Assignment.
Copy out all of the entries below without any change.

Supplied entries.

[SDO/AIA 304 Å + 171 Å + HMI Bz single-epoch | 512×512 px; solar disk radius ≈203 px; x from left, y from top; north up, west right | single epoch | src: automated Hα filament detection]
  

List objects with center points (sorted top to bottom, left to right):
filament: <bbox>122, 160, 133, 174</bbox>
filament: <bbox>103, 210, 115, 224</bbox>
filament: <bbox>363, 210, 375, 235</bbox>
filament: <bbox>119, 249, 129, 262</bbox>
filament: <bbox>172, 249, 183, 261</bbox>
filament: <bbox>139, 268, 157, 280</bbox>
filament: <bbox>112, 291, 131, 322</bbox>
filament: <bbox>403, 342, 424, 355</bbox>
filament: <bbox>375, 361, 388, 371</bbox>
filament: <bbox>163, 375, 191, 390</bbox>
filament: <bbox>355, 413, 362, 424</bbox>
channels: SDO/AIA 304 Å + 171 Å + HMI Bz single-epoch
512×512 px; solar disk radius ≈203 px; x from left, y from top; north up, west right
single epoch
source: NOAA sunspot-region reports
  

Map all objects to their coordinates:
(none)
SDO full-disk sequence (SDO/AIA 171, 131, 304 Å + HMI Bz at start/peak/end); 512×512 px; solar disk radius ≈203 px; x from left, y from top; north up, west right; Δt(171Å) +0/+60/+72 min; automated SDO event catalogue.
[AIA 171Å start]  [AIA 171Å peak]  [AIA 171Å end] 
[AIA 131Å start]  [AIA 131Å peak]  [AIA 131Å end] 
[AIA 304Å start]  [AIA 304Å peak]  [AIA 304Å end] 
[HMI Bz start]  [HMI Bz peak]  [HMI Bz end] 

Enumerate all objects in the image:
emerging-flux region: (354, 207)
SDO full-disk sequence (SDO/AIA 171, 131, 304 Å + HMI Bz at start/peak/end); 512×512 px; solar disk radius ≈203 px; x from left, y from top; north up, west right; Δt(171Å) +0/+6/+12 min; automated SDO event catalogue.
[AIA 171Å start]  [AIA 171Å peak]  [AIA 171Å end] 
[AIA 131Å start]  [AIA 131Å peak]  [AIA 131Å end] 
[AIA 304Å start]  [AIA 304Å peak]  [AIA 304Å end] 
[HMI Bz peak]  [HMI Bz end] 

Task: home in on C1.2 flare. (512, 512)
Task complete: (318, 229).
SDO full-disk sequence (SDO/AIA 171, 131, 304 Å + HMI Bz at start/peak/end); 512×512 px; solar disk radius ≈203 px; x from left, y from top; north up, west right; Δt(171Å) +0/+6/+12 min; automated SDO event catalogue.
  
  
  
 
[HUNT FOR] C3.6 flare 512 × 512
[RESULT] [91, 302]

Solved problem.
[SDO/AIA 304 Å + 171 Å + HMI Bz single-epoch | 512×512 px; solar disk radius ≈203 px; x from left, y from top; north up, west right | single epoch | src: automated Hα filament detection]
  

List objects with center points (sorted top to bottom, left to right):
filament: <bbox>122, 160, 133, 174</bbox>
filament: <bbox>103, 210, 115, 224</bbox>
filament: <bbox>363, 210, 375, 235</bbox>
filament: <bbox>119, 249, 129, 262</bbox>
filament: <bbox>172, 249, 183, 261</bbox>
filament: <bbox>139, 268, 157, 280</bbox>
filament: <bbox>112, 291, 131, 322</bbox>
filament: <bbox>403, 342, 424, 355</bbox>
filament: <bbox>375, 361, 388, 371</bbox>
filament: <bbox>163, 375, 191, 390</bbox>
filament: <bbox>355, 413, 362, 424</bbox>
channels: SDO/AIA 304 Å + 171 Å + HMI Bz single-epoch
512×512 px; solar disk radius ≈203 px; x from left, y from top; north up, west right
single epoch
source: NOAA sunspot-region reports
  

Map all objects to their coordinates:
(none)
SDO full-disk sequence (SDO/AIA 171, 131, 304 Å + HMI Bz at start/peak/end); 512×512 px; solar disk radius ≈203 px; x from left, y from top; north up, west right; Δt(171Å) +0/+60/+72 min; automated SDO event catalogue.
[AIA 171Å start]  [AIA 171Å peak]  [AIA 171Å end] 
[AIA 131Å start]  [AIA 131Å peak]  [AIA 131Å end] 
[AIA 304Å start]  [AIA 304Å peak]  [AIA 304Å end] 
[HMI Bz start]  [HMI Bz peak]  [HMI Bz end] 

Enumerate all objects in the image:
emerging-flux region: (354, 207)
SDO full-disk sequence (SDO/AIA 171, 131, 304 Å + HMI Bz at start/peak/end); 512×512 px; solar disk radius ≈203 px; x from left, y from top; north up, west right; Δt(171Å) +0/+6/+12 min; automated SDO event catalogue.
[AIA 171Å start]  [AIA 171Å peak]  [AIA 171Å end] 
[AIA 131Å start]  [AIA 131Å peak]  [AIA 131Å end] 
[AIA 304Å start]  [AIA 304Å peak]  [AIA 304Å end] 
[HMI Bz peak]  [HMI Bz end] 

Task: home in on C1.2 flare. (512, 512)
Task complete: (318, 229).
SDO full-disk sequence (SDO/AIA 171, 131, 304 Å + HMI Bz at start/peak/end); 512×512 px; solar disk radius ≈203 px; x from left, y from top; north up, west right; Δt(171Å) +0/+6/+12 min; automated SDO event catalogue.
  
  
  
 
[HUNT FOR] C3.6 flare 512 × 512
[RESULT] [91, 302]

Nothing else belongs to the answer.